HBASE-29108: Cleanup storefiles when file close fails during compaction
Environment
Hadoop server version: Version: 3.4.0, rbd8b77f398f626bb7791783192ee7a5dfaeec760 HBase Version: 2.5.10-hadoop3, revision=a3af60980c61fb4be31e0dcd89880f304d01098a Hadoop client version used by HBase: 3.3.6, revision=1be78238728da9266a4f88195058f08fd012bf9c
Relevant hdfs-site.xml config:
<property>
<name>dfs.replication</name>
<value>3</value>
</property>
<property>
<name>dfs.namenode.replication.min</name>
<value>2</value>
</property>
HBase table configured with DFS_REPLICATION => 2.
What
Cleanup storefiles in .tmp directory when compaction fails due to IOException in writer.close(); during DefaultCompactor:commitWriter(), to avoid leaving around unused & under-construction storefiles.
In our test clusters we observed multiple instances of the following exception when compacting a table with DFS_REPLICATION => 2 and dfs.namenode.replication.min is set to 2, and a HDFS datanode that was writing the compaction result is SIGKILL'ed.
2025-01-27 03:53:38.161 at java.base/java.lang.Thread.run(Unknown Source)
2025-01-27 03:53:38.161 at java.base/java.util.concurrent.ThreadPoolExecutor$Worker.run(Unknown Source)
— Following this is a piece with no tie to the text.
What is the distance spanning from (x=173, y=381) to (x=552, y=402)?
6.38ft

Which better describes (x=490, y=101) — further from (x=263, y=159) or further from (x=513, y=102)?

2025-01-27 03:53:38.161 at java.base/java.util.concurrent.ThreadPoolExecutor.runWorker(Unknown Source)
2025-01-27 03:53:38.161 at org.apache.hadoop.hbase.regionserver.CompactSplit$CompactionRunner.run(CompactSplit.java:716)
2025-01-27 03:53:38.161 at org.apache.hadoop.hbase.regionserver.CompactSplit$CompactionRunner.doCompaction(CompactSplit.java:667)
2025-01-27 03:53:38.161 at org.apache.hadoop.hbase.regionserver.HRegion.compact(HRegion.java:2278)
2025-01-27 03:53:38.161 at org.apache.hadoop.hbase.regionserver.HStore.compact(HStore.java:1151)
2025-01-27 03:53:38.161 at org.apache.hadoop.hbase.regionserver.DefaultStoreEngine$DefaultCompactionContext.compact(DefaultStoreEngine.java:122)
2025-01-27 03:53:38.161 at org.apache.hadoop.hbase.regionserver.compactions.DefaultCompactor.compact(DefaultCompactor.java:62)
2025-01-27 03:53:38.161 at org.apache.hadoop.hbase.regionserver.compactions.Compactor.compact(Compactor.java:393)
2025-01-27 03:53:38.161 at org.apache.hadoop.hbase.regionserver.compactions.DefaultCompactor.commitWriter(DefaultCompactor.java:38)
2025-01-27 03:53:38.161 at org.apache.hadoop.hbase.regionserver.compactions.DefaultCompactor.commitWriter(DefaultCompactor.java:70)
2025-01-27 03:53:38.161 at org.apache.hadoop.hbase.regionserver.StoreFileWriter.close(StoreFileWriter.java:293)
2025-01-27 03:53:38.161 at org.apache.hadoop.hbase.regionserver.StoreFileWriter$SingleStoreFileWriter.access$1200(StoreFileWriter.java:493)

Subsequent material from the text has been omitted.